◆ **Do this**
List every line of the records below that contains the string "viewBox".

[start of Extracted entries]

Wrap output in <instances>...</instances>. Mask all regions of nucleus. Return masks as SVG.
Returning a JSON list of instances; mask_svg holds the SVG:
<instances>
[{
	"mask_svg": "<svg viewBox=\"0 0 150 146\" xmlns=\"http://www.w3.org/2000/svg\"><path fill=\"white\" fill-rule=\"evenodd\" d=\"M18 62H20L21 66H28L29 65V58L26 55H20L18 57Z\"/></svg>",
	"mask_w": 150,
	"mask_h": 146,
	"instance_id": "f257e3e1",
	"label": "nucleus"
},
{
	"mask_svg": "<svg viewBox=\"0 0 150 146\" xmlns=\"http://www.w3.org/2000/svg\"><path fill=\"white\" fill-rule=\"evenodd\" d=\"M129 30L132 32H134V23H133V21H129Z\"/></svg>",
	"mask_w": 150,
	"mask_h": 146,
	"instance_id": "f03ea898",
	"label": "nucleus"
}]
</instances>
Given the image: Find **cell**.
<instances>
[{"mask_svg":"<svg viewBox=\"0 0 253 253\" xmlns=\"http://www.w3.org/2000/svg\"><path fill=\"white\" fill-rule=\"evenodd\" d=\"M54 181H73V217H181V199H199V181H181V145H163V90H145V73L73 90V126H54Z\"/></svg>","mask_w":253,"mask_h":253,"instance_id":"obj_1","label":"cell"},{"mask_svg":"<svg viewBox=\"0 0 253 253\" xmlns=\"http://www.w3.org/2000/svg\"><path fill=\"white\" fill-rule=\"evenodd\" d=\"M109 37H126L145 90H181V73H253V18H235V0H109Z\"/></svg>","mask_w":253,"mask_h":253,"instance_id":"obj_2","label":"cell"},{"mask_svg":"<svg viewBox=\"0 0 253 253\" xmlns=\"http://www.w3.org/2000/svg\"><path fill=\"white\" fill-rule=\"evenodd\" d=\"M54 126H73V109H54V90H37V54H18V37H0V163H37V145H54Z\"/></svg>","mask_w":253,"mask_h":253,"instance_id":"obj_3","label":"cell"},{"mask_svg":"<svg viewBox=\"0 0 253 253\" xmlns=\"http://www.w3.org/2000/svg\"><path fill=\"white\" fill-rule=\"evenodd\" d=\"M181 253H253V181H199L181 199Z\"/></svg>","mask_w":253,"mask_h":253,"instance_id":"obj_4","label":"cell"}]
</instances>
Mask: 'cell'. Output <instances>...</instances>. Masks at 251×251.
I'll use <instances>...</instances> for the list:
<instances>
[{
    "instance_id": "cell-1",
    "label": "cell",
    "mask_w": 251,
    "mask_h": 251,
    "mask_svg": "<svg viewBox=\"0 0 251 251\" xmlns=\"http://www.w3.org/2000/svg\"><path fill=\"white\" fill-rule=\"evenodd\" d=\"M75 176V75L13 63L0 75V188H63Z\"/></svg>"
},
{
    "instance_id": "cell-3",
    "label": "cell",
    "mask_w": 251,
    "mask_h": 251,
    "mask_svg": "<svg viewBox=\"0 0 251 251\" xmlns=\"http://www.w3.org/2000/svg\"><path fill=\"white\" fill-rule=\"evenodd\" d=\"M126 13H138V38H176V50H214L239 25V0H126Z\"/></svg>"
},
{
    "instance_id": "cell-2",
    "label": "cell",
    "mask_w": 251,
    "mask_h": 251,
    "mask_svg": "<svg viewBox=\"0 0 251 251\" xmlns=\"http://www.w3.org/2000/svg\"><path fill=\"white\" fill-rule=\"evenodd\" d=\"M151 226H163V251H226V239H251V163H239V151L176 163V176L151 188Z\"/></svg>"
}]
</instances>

[end of Extracted entries]

◆ **Written response**
	"mask_svg": "<svg viewBox=\"0 0 150 146\" xmlns=\"http://www.w3.org/2000/svg\"><path fill=\"white\" fill-rule=\"evenodd\" d=\"M18 62H20L21 66H28L29 65V58L26 55H20L18 57Z\"/></svg>",
	"mask_svg": "<svg viewBox=\"0 0 150 146\" xmlns=\"http://www.w3.org/2000/svg\"><path fill=\"white\" fill-rule=\"evenodd\" d=\"M129 30L132 32H134V23H133V21H129Z\"/></svg>",
[{"mask_svg":"<svg viewBox=\"0 0 253 253\" xmlns=\"http://www.w3.org/2000/svg\"><path fill=\"white\" fill-rule=\"evenodd\" d=\"M54 181H73V217H181V199H199V181H181V145H163V90H145V73L73 90V126H54Z\"/></svg>","mask_w":253,"mask_h":253,"instance_id":"obj_1","label":"cell"},{"mask_svg":"<svg viewBox=\"0 0 253 253\" xmlns=\"http://www.w3.org/2000/svg\"><path fill=\"white\" fill-rule=\"evenodd\" d=\"M109 37H126L145 90H181V73H253V18H235V0H109Z\"/></svg>","mask_w":253,"mask_h":253,"instance_id":"obj_2","label":"cell"},{"mask_svg":"<svg viewBox=\"0 0 253 253\" xmlns=\"http://www.w3.org/2000/svg\"><path fill=\"white\" fill-rule=\"evenodd\" d=\"M54 126H73V109H54V90H37V54H18V37H0V163H37V145H54Z\"/></svg>","mask_w":253,"mask_h":253,"instance_id":"obj_3","label":"cell"},{"mask_svg":"<svg viewBox=\"0 0 253 253\" xmlns=\"http://www.w3.org/2000/svg\"><path fill=\"white\" fill-rule=\"evenodd\" d=\"M181 253H253V181H199L181 199Z\"/></svg>","mask_w":253,"mask_h":253,"instance_id":"obj_4","label":"cell"}]
    "mask_svg": "<svg viewBox=\"0 0 251 251\" xmlns=\"http://www.w3.org/2000/svg\"><path fill=\"white\" fill-rule=\"evenodd\" d=\"M75 176V75L13 63L0 75V188H63Z\"/></svg>"
    "mask_svg": "<svg viewBox=\"0 0 251 251\" xmlns=\"http://www.w3.org/2000/svg\"><path fill=\"white\" fill-rule=\"evenodd\" d=\"M126 13H138V38H176V50H214L239 25V0H126Z\"/></svg>"
    "mask_svg": "<svg viewBox=\"0 0 251 251\" xmlns=\"http://www.w3.org/2000/svg\"><path fill=\"white\" fill-rule=\"evenodd\" d=\"M151 226H163V251H226V239H251V163H239V151L176 163V176L151 188Z\"/></svg>"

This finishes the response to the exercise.